2022 Oscars: Best Original Screenplay (Worst to Best)
The 2022 Oscar nominees are upon us, causing every film fanatic to write about their hot takes, display who they feel should win, and discuss the biggest misses award-wise. Who doesn’t love arguing about cinema? Regardless, 2021 was an excellent year for film, especially in the Best Original Screenplay section.
In this article, I will discuss the Best Original Screenplays and rank them from worst to best. I enjoyed these films (though there was one that made me question the existence of the Oscars in the first place). Maybe I’m being too harsh, but for now, let’s take a look at this list!
Still from "The Worst Person in the World". Photo credit: The Cinemaholic
Logline: Two low-level astronomers must go on a giant media tour to warn humanity of an approaching comet that will destroy Earth.
If you told me there’d be a dark comedy about a comet potentially destroying Earth without any care from half of the U.S. and the government, I would’ve been more excited than anyone else. If you then told me it was a more profound allegory for climate change and starred Jennifer Lawrence, Leonardo DiCaprio, Meryl Streep, and so many others, I would’ve told you: “This has the potential to be my favorite film ever.”
Instead, what we got, was a movie so on-the-nose with its jokes that it became overly repetitive to the point that I had enough. Not to mention its staggering two and a half hour length, I genuinely don’t understand how anyone could recognize Don’t Look Up with an Oscar nominee, or four for that matter! To keep it simple, Don’t Look Up could’ve been a great movie, but it went with the obvious throughout its bloated length. I don’t even know how it made it onto this list.
Logline: A young boy and his working-class Belfast family experience the tumultuous late 1960s.
Though I have Belfast rated fourth after tearing apart Don’t Look Up, this doesn’t mean Belfast is a bad film. I love the general premise of Belfast, being a black and white film about a young boy in Ireland during the 1960s. Belfast sounds like an incredible flick, with the potential to have the emotional impact as a masterful film like Roma.
Truthfully, Belfast felt a little flat for me. I enjoyed the film and can see why it was nominated. The story was just a bit too fragmented and didn’t have the impact I expected. Maybe I thought too highly of the film going into it, but either way, definitely watch Belfast.
Logline: A look at how tennis superstars Venus and Serena Williams became who they are after the coaching from their father, Richard Williams.
Many will look back on the last ten years as the re-birth of the biopic. We’ve had a lot of biopics over the last few years, with the latest being King Richard. Anyone interested in sports, specifically tennis, can appreciate King Richard for its dramatic performance of how the Williams sisters got to where they are.

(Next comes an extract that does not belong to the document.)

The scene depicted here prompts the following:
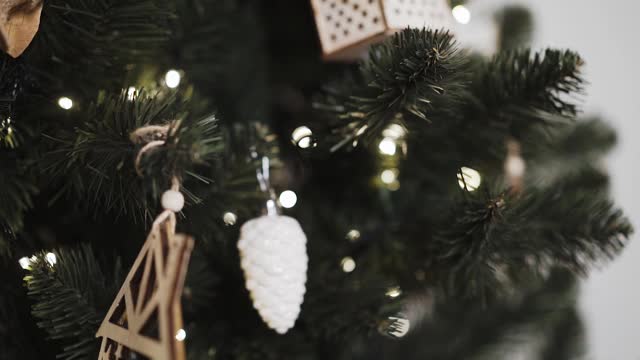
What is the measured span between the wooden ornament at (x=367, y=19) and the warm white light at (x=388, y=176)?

Truthfully, my three and fourth spot could switch if I wanted to, since I enjoyed King Richard as much as I did Belfast. There wasn’t anything groundbreaking or unique to King Richard, but this isn’t to say it's a bad film. It’s a good watch and pays off with an emotional story that will inspire anyone who views it.
Logline: The story of Alana Kane and Gary Valentine growing up, running around, and going through the treacherous navigation of first love in the San Fernando Valley, 1973.
My number two and one spot on the list are two films I thought were significantly above the rest. I have Licorice Pizza at number two, the latest from Paul Thomas Anderson that sadly performed terribly at the box office. I loved Licorice Pizza, despite some of its minor flaws.
It was a hilarious film with an overtone of emotional baggage with its two central characters, Alana and Gary, Alana wanting to remain young and uncertain about her future, and Gary desperately trying to be more mature amidst his acting and various business schemes. I’d argue Alana Haim and Cooper Hoffman had two of the best debut acting performances with Alana and Gary. My only real minor complaints are its somewhat unbelievable plotline at times and not enough scenes of Bradley Cooper as Jon Peters. Overall, this film ruled.
Logline: The chronicles of four years in the life of Julie, a young woman who navigates the troubled waters of her love life and struggles to find her career path, leading her to take a realistic look at who she is.
At number one, I have The Worst Person in the World. Any film that touches on the notion of society’s disciplinary standards and someone who doesn’t fall in line with those standards will quickly obtain my love.
Similar to films like Boyhood, the After trilogy, Marriage Story, and Frances Ha tone-wise, The Worst Person in the World focuses on Julie and her life from college to her late 30s. A whirlwind of emotions are flung upon us while Julie goes throughout life, hitting the deepened layer of wondering if we’ve done enough with our time. It’s a perfect film, and I can’t wait to watch it again.